# My kittens! 2 moggies & Sphynx.



## toadstool (Nov 21, 2012)

I'll start off with this photo  It wasn't taken by me but by their breeder. In 12 weeks, one of these little beauties will have their forever home with me 

And these are my 2 babies that are already home! Brother and sister, Annie and Oscar. They were 10 weeks old today (Friday).

Annie









Annie









Oscar









Oscar









Annie









Oscar









One of their favourite ways to sleep....









Annie









Oscar









Oscar









Oscar (L) and Annie (R)


















Oscar









Annie


----------



## Luz (Jul 28, 2012)

Aren't they enchanting! I love Oscar's 'rumply' fur.


----------



## colliemerles (Nov 2, 2007)

_wow they are so pretty, looking forward to seeing them grow, just beautiful._


----------



## sharonchilds (Jul 7, 2011)

Oh my, how gorgeous are they :001_wub: I bet you are a very proud mummy


----------



## JordanRose (Mar 10, 2012)

They are ADORABLE!! :001_wub: Really enjoyed looking at those photos


----------



## Joy84 (Nov 21, 2012)

Oh! Sooo cute


----------



## butter_cup (Oct 21, 2009)

They're adorable, and so fluffy! 

I love the ones of Oscar on the laptop- River does exactly the same to me all the time!


----------



## harrys_mum (Aug 18, 2010)

gorgeous, lovely pics.
michelle x


----------



## lymorelynn (Oct 4, 2008)

Very cute kittens :001_wub::001_wub: I love Oscar 
No piccie of your Sphynx baby though


----------



## toadstool (Nov 21, 2012)

Thank you everyone!

And thank you for pointing out that I left out the Sphynx baby photo! haha oops!

Here are the kittens. Of course, they're still with their breeder; they're not even a week old yet!










The girls









And the boys








That's my boy in the middle


----------



## PetloverJo (Nov 4, 2011)

Mum is a nice looking cat.:001_wub::001_wub::001_wub:

So cute all of them including the ones with fur


----------

# Problem
Transcribe the kitten thread word for word, starting at "And thank you" and stopping after "week old yet!".

Collected data
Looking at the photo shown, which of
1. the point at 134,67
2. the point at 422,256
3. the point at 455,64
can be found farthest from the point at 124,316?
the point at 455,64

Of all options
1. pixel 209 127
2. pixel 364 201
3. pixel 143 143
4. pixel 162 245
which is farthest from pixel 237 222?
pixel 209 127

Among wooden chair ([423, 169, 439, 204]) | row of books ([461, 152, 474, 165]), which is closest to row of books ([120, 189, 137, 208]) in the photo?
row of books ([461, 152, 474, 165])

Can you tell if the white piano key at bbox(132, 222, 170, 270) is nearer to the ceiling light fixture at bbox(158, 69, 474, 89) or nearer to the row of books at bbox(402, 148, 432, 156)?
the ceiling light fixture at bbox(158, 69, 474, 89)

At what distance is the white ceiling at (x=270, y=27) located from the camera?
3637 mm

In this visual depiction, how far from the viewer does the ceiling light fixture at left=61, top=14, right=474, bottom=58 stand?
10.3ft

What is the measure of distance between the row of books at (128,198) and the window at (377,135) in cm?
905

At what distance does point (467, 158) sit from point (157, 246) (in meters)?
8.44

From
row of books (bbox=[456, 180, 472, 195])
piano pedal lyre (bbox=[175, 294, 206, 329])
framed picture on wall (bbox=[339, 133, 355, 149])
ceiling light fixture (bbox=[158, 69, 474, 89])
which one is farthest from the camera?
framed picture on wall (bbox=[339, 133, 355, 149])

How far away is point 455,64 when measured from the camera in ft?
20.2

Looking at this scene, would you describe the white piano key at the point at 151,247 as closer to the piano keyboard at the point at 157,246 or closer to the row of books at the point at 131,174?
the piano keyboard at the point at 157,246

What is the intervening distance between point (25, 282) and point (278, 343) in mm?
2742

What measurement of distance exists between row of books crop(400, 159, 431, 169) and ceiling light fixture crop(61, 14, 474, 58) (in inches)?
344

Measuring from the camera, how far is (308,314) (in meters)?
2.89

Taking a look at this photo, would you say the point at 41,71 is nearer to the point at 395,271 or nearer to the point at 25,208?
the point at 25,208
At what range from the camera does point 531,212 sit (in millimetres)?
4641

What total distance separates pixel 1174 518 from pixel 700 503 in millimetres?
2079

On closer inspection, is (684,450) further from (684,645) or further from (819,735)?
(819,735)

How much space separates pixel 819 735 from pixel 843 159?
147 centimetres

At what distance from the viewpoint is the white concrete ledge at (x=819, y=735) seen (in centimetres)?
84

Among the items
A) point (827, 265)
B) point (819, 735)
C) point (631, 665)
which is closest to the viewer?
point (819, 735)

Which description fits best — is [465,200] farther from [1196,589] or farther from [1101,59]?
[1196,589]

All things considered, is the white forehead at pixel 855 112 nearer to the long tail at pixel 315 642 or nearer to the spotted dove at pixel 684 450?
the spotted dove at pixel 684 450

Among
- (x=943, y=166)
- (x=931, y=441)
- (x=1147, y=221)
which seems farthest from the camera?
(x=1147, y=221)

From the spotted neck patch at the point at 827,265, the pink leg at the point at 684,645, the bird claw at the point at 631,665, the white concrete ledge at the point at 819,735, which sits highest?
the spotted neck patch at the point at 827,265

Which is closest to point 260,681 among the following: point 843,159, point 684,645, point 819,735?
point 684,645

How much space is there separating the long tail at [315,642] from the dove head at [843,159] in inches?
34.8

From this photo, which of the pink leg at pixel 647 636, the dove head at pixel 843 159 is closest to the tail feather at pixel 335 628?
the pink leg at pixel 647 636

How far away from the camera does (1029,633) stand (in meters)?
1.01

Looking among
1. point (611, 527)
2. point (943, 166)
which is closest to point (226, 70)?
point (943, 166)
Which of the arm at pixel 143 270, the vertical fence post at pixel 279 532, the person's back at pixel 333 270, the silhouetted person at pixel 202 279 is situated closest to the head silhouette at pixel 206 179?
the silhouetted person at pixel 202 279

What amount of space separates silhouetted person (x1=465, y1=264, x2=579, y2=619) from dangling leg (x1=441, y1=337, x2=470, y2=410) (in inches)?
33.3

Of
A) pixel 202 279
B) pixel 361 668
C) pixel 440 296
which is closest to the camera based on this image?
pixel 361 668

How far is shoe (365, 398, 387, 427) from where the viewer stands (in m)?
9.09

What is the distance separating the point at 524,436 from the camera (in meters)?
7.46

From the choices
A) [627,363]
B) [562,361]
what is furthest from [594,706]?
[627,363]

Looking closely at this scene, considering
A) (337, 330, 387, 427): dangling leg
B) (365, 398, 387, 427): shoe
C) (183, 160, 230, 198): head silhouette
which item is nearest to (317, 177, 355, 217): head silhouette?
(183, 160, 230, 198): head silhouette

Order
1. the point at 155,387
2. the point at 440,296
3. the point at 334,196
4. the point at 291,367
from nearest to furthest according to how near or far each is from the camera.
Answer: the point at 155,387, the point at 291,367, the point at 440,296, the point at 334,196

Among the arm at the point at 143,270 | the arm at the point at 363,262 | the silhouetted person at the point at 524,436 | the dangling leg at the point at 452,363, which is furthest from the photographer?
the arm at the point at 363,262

# Result of the exercise
And thank you for pointing out that I left out the Sphynx baby photo! haha oops!

Here are the kittens. Of course, they're still with their breeder; they're not even a week old yet!